Sometimes I wish my son had cerebral palsy, or Down syndrome something definite and preferably a little visible. That thought bothers me a lot and makes me feel pretty guilty. Face it, it is rather unsettling for a mother to wish a disability on her child. Why would anyone want that? After a lot of deliberate thought and soul-searching, I have come to the conclusion that such thoughts stem from a deep desperation for answers and also for relief of the gnawing guilt that is eating away at my family.

My son, Allan, now almost five, is a beautiful boy. Born after a relatively tough pregnancy and delivery, he was a normal, healthy - but somewhat quiet - infant. At eight months, an accident left him with a fractured left leg bone. He seemed to recuperate from this completely. At ten months, he had an ear infection with a high fever from which he likewise seemed to recover. Then at fourteen months, he was the victim of a widespread salmonella food poisoning outbreak. He suffered from severe diarrhea and a high fever complicated by strep throat. After nearly a week, he began to improve. Life began to return to normal.

At his regular fifteen month check-up, our nightmare began. His pediatrician, while conducting a routine developmental screening, suggested Allan have some testing due to his lack of speech development. At eighteen months, a comprehensive psychological, sociological, audiological, and speech evaluation was done. He showed only a mild delay in the area of speech for which a home program was prescribed.

At two years, Allan's list of problems expanded and included an "attention deficit disorder" and possible emotional disturbance. At this time, an orthopedist also noted Allan's toe-walking and unsteady gait. By two and a half, Allan had begun having seizures - both grand mal and psychomotor, with and without fever.

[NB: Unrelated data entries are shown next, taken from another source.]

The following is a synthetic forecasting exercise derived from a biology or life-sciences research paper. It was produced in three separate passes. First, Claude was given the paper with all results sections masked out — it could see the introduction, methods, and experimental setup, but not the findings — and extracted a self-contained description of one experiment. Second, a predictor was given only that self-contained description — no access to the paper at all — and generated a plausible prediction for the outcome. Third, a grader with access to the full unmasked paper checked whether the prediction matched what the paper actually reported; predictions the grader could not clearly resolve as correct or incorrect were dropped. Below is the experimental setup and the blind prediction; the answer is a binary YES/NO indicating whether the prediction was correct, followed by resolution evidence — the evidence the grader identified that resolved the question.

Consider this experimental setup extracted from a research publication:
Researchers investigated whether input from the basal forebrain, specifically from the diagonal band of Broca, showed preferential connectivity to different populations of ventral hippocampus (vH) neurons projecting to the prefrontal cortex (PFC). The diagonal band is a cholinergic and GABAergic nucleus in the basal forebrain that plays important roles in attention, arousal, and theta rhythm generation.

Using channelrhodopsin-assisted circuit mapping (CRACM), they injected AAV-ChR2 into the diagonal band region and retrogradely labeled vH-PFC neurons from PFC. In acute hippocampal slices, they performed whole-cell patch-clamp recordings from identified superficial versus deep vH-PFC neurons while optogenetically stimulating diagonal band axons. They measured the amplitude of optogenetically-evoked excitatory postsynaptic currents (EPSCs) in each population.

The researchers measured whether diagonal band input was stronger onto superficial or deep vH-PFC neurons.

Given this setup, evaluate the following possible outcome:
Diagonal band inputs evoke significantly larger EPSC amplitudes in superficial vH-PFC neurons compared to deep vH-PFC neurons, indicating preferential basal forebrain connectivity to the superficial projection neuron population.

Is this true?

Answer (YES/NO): NO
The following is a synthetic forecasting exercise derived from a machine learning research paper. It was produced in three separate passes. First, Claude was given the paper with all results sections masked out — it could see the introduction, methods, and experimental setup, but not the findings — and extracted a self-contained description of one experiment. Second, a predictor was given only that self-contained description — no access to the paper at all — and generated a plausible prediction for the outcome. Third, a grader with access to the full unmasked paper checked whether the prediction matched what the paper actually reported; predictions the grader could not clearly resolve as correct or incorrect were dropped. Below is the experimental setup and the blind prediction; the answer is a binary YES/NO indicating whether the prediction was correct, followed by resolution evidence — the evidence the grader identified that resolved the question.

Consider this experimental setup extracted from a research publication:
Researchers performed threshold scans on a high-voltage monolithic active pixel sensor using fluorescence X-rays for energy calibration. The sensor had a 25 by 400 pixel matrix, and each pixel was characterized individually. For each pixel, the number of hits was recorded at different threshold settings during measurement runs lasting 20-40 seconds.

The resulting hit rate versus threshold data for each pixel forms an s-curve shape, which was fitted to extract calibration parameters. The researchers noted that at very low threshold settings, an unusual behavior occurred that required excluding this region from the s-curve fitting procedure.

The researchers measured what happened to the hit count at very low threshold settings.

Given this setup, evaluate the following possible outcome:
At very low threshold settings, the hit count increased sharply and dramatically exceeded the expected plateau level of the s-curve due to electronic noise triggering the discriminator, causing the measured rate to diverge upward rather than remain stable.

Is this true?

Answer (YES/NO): NO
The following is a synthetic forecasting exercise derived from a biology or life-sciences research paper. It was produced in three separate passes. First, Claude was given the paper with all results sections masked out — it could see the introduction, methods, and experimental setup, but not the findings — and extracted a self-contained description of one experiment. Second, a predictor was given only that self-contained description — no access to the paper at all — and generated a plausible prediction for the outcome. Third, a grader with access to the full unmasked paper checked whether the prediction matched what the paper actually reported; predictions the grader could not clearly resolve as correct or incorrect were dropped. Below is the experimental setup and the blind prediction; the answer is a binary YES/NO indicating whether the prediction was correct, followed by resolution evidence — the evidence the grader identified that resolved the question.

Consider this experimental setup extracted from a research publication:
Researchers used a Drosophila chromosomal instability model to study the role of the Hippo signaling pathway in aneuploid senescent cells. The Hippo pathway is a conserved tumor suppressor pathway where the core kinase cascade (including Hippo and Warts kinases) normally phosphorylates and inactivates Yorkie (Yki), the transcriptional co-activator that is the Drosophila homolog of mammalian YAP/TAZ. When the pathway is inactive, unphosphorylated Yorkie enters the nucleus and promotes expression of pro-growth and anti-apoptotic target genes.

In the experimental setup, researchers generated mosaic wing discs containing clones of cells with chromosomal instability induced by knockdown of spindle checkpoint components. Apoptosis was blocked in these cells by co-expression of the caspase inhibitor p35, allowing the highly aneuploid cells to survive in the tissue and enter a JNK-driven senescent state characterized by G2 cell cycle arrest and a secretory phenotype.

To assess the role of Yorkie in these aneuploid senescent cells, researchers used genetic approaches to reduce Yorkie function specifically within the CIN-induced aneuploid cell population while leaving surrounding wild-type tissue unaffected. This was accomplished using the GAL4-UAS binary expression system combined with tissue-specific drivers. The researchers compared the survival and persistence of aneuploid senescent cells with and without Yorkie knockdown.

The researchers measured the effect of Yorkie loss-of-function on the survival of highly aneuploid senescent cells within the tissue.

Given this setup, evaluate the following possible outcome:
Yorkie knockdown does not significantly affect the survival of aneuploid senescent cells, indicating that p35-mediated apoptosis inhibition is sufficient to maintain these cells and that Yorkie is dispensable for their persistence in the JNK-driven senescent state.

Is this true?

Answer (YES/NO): NO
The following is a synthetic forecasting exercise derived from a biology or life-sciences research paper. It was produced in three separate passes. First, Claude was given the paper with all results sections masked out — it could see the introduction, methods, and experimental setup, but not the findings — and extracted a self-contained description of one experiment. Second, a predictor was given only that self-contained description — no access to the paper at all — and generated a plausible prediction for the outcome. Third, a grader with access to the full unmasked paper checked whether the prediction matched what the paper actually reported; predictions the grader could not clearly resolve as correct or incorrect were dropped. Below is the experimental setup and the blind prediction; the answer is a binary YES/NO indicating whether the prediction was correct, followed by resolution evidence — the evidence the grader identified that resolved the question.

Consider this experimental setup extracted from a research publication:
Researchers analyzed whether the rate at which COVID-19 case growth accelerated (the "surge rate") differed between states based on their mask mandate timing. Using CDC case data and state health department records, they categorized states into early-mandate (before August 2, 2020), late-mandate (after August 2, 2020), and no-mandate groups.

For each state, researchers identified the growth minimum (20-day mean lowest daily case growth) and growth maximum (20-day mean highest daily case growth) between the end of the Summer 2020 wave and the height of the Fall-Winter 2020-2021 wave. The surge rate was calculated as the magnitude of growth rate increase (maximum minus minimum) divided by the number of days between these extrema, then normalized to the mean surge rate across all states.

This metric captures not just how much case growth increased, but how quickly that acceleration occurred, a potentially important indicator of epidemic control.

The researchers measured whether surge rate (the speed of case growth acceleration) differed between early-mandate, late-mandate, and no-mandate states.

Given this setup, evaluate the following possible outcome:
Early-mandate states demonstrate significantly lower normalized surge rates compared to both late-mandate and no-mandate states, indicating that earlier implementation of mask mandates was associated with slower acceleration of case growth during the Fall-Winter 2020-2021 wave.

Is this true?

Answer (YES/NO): NO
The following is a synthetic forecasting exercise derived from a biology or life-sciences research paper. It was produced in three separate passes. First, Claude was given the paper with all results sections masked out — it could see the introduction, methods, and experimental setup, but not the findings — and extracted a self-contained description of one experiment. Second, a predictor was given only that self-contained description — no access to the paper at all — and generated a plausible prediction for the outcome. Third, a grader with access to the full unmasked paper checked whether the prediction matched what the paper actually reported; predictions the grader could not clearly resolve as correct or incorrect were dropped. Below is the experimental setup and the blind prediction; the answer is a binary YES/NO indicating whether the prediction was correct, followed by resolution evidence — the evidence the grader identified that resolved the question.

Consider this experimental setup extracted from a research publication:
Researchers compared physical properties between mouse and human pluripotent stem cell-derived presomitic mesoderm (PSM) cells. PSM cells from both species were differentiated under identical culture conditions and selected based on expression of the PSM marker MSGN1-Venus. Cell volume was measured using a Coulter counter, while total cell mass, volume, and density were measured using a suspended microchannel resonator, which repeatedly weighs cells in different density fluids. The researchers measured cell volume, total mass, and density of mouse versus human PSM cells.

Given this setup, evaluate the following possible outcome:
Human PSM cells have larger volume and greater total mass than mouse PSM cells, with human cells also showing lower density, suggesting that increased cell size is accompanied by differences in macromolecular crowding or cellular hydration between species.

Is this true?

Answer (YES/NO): NO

At three and a half, on the basis of a neuropsychological examination, Allan was diagnosed as having a pervasive developmental delay complicated by a seizure disorder. He also demonstrated some autistic tendencies. Some of his recent test scores have now dipped into the mildly mentally retarded range. Each day brings new challenges to meet and new worries to overcome. It is hard to know what will happen next.

Allan has been in a preschool program with therapy five days a week since he was barely two. For his orthopedic problems, he now wears leg braces and has physical therapy. All of the tests from neurological to genetic, to metabolic, to orthopedic have yet to provide any clear cut answers for us. So, my perfect baby just keeps slipping further away and we do not know why. We read all the books we can get our hands on and suggest new tests to our doctors. We talk to other parents and pore over recent magazine articles. We have even run allergy tests and begun a series of shots in hopes of seeing some improvement. Still, we are in the dark about just what my son's disability is or what to expect.

Allan is very gregarious with an overactive body and an imagination to match. Still, he appears so "normal" aside from the braces on his legs. However, his behavior takes most people aback. He will take a stranger's hand and perseverate on a phrase from his own private game. If the person is polite, he will smile and ease out of the situation. A perceptive person may even ask what to do or what is wrong with Allan. In response to these questions, I do not know how to concisely reply.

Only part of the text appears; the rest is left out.